-- START OF RECORD SET --
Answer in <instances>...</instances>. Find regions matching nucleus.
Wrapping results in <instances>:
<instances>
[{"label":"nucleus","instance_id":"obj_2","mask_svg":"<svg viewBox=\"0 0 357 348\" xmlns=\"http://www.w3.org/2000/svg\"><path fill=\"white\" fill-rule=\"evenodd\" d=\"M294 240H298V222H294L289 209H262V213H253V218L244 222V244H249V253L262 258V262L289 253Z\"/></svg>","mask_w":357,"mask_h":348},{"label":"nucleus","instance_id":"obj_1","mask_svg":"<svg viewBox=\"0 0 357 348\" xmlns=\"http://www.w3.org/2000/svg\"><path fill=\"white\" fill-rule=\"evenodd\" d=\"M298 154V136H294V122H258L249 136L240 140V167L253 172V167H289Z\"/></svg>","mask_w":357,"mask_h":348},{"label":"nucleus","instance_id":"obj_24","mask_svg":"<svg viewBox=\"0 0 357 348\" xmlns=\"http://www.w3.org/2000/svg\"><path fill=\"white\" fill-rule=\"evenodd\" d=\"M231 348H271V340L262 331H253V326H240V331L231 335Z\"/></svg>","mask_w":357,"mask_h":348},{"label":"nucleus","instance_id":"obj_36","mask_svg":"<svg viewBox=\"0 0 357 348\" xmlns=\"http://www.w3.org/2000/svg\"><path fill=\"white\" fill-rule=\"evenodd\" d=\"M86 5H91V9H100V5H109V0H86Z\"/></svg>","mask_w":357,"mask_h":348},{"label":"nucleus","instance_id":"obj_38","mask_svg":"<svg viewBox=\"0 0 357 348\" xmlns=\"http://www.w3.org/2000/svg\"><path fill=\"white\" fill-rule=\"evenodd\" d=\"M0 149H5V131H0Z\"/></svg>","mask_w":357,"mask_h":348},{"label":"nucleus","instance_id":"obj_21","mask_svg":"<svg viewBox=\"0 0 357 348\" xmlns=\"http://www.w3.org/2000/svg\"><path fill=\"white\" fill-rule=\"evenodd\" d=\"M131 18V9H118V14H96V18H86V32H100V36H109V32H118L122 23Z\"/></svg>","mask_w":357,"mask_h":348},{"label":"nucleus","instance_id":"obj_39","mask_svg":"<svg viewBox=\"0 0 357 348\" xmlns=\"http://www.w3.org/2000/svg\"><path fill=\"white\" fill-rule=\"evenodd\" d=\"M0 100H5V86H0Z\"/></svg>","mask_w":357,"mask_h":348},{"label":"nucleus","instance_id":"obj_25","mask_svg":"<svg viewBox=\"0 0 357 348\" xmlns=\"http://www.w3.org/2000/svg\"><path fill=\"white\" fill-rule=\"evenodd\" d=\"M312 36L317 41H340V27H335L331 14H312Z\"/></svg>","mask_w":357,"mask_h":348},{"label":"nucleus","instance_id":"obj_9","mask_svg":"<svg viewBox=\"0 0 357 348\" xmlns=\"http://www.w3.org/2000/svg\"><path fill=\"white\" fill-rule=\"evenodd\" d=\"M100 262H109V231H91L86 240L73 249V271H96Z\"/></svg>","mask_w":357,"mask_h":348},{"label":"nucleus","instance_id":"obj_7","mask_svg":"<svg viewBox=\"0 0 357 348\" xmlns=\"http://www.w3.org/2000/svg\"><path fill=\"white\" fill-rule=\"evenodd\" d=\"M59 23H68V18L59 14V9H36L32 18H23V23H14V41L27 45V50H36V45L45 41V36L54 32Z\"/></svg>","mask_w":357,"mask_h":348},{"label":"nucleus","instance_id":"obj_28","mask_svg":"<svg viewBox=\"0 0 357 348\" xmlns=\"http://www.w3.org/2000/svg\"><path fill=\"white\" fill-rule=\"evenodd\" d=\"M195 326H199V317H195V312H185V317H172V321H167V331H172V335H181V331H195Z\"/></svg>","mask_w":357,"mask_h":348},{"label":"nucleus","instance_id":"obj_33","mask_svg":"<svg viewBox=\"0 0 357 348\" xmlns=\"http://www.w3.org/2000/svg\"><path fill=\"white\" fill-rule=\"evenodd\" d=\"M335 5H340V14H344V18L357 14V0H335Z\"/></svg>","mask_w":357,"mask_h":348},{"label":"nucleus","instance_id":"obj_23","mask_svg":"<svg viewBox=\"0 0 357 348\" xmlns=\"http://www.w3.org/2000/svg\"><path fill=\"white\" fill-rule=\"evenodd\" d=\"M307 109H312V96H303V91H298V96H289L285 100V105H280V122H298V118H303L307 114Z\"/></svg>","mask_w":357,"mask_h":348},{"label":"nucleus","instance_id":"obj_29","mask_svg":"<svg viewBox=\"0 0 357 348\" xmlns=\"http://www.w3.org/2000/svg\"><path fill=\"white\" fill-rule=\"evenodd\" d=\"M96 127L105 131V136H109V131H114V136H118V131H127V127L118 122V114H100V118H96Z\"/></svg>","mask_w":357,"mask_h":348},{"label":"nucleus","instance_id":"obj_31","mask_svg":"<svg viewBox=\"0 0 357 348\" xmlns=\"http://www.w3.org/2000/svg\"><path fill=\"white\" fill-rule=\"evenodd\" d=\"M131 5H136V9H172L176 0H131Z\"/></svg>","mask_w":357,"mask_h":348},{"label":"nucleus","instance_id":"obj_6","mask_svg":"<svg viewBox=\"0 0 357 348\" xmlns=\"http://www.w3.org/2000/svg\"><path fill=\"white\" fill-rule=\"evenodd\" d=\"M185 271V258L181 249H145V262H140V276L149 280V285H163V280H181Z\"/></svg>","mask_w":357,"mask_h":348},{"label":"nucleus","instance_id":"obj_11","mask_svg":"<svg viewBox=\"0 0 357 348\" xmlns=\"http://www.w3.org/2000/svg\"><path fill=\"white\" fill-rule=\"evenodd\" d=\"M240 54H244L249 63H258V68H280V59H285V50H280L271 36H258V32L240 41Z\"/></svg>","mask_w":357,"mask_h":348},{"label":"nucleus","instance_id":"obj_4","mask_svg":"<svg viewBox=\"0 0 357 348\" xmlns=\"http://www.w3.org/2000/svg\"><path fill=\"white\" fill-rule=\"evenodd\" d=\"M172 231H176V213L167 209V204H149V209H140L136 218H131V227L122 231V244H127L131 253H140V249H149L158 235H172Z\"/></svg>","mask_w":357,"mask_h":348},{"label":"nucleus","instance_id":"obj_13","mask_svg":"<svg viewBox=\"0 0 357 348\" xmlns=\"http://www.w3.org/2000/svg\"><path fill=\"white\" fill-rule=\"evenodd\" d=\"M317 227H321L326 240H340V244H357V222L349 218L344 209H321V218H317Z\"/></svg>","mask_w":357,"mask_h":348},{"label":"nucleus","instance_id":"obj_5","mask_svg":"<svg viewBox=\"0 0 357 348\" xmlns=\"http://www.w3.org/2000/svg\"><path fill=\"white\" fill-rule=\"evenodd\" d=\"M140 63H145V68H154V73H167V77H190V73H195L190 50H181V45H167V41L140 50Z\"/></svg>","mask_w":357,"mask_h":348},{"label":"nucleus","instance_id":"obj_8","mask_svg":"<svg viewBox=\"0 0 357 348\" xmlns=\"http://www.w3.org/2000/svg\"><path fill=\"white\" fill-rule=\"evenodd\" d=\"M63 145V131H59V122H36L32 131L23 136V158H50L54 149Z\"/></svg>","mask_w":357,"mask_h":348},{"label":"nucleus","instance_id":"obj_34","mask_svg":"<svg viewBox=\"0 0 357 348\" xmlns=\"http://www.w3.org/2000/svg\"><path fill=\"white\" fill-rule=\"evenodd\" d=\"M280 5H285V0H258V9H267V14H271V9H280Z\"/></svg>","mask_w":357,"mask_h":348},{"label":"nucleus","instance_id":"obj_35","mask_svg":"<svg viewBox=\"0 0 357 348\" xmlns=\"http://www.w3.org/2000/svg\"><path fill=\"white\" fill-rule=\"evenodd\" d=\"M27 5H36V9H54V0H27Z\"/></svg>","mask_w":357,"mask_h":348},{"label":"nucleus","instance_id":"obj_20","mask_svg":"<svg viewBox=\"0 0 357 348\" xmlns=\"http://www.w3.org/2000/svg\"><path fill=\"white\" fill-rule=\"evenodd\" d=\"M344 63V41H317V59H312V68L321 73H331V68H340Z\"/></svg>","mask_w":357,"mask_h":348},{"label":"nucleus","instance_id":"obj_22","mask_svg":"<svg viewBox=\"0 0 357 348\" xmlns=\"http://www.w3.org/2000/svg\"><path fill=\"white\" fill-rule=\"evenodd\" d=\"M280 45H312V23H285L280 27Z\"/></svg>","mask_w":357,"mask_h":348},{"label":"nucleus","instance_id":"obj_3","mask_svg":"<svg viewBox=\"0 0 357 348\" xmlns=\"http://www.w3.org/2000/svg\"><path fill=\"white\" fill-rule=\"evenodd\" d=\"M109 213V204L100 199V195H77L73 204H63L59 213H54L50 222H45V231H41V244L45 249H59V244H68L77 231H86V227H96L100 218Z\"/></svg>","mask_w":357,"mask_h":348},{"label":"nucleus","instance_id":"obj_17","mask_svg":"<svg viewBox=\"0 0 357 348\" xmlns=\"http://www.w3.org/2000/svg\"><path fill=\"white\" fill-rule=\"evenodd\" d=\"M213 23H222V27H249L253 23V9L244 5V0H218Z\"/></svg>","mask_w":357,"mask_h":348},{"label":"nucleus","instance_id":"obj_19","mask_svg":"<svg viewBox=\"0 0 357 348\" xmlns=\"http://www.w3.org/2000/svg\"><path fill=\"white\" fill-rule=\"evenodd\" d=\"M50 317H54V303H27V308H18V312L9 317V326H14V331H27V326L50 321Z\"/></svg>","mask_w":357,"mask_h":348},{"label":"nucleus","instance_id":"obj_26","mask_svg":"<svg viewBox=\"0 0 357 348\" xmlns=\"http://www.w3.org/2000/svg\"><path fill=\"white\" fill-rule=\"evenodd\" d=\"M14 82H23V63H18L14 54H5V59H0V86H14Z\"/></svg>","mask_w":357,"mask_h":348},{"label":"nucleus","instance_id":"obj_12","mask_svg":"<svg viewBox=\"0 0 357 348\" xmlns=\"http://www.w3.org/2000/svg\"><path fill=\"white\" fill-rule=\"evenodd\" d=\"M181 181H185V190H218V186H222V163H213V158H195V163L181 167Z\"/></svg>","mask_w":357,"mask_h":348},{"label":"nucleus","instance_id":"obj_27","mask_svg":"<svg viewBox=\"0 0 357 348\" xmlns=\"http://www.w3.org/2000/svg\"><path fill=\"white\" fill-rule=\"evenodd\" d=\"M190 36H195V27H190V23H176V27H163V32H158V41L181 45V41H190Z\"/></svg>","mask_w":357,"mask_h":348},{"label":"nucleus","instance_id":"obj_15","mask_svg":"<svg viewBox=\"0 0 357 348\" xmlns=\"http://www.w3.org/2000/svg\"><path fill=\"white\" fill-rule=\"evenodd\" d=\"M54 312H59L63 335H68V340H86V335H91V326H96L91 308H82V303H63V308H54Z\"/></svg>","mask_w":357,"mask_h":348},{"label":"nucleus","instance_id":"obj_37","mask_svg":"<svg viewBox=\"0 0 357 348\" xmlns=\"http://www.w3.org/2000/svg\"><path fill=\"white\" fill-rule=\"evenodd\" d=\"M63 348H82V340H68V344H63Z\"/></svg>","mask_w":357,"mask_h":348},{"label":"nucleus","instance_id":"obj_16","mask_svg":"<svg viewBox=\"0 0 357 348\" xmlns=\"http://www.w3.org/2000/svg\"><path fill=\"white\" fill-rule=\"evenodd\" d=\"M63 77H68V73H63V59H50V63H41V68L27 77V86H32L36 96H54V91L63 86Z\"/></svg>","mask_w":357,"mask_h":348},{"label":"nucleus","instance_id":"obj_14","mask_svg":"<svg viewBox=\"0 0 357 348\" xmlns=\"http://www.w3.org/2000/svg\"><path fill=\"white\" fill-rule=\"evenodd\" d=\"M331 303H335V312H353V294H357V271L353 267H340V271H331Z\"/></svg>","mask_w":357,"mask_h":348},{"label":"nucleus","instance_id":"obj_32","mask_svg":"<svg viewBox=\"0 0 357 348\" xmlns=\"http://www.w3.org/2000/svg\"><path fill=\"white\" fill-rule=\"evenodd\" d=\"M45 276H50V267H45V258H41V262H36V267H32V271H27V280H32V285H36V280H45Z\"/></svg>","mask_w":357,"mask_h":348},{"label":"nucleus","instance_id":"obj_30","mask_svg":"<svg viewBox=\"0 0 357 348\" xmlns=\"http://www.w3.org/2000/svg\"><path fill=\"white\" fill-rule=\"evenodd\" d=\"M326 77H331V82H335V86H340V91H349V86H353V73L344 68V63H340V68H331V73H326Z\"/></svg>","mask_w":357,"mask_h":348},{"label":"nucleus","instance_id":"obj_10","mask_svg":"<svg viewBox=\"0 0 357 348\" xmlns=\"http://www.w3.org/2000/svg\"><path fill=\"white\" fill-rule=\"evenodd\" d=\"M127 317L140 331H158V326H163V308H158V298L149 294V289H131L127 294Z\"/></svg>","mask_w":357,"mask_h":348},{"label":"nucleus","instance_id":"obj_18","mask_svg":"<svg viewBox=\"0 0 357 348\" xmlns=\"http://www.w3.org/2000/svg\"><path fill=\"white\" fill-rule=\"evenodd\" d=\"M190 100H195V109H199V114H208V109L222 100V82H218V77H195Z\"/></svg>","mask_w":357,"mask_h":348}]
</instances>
-- END OF RECORD SET --
WHAT YOU NEED TO DO: Pick out every line above that contains the string "instances", and copy each one. Case counts.

FULL OUTPUT:
Answer in <instances>...</instances>. Find regions matching nucleus.
Wrapping results in <instances>:
<instances>
</instances>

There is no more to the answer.